● **WORK ORDER**
Give back every line of the material below exactly, but no images.

● **DATA**

----

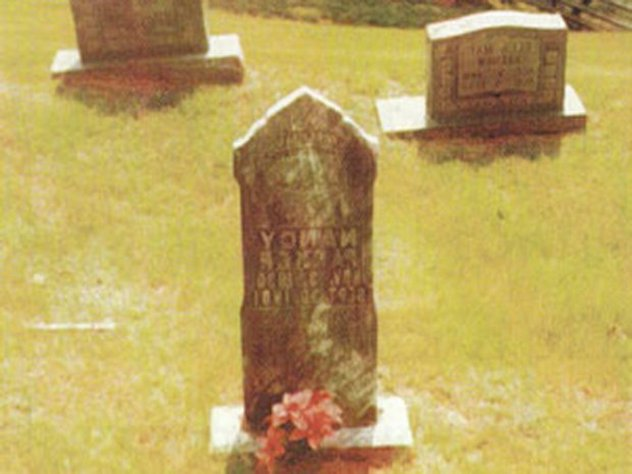 10_grave-site-of-daughter-nancy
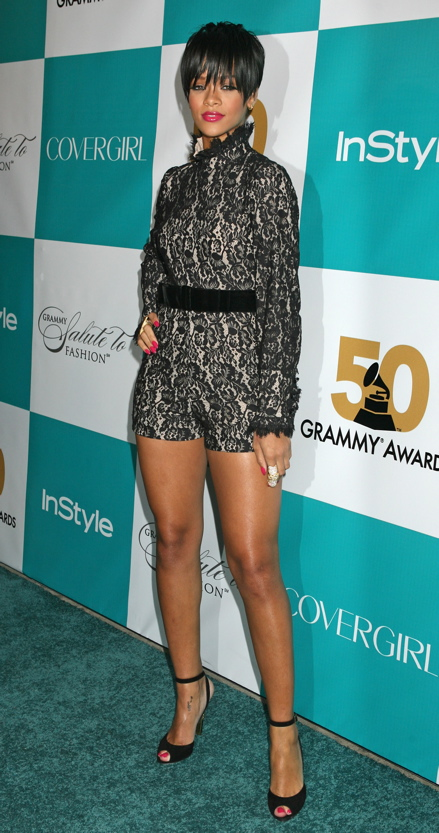 Steal Rihanna S Fashion Style Without Breaking The Bank Fashion In The Urban Jungle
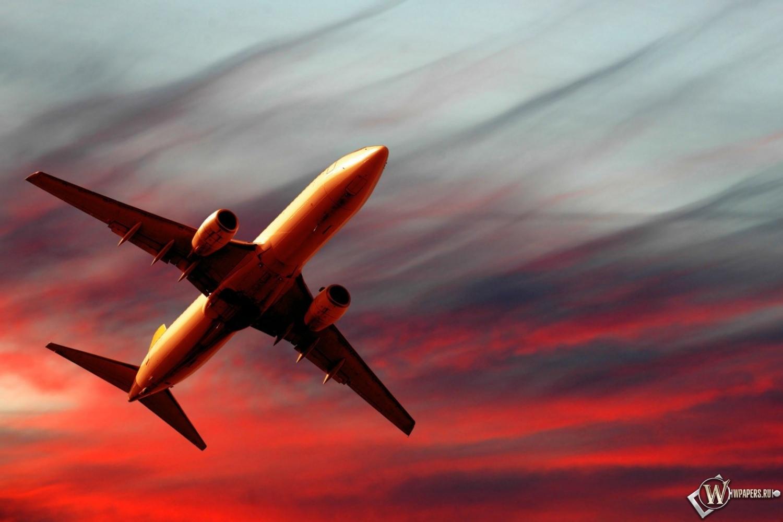 Полет самолета на закате 1500x1000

----

● **ANSWER BELOW**
 10_grave-site-of-daughter-nancy
 Steal Rihanna S Fashion Style Without Breaking The Bank Fashion In The Urban Jungle
 Полет самолета на закате 1500x1000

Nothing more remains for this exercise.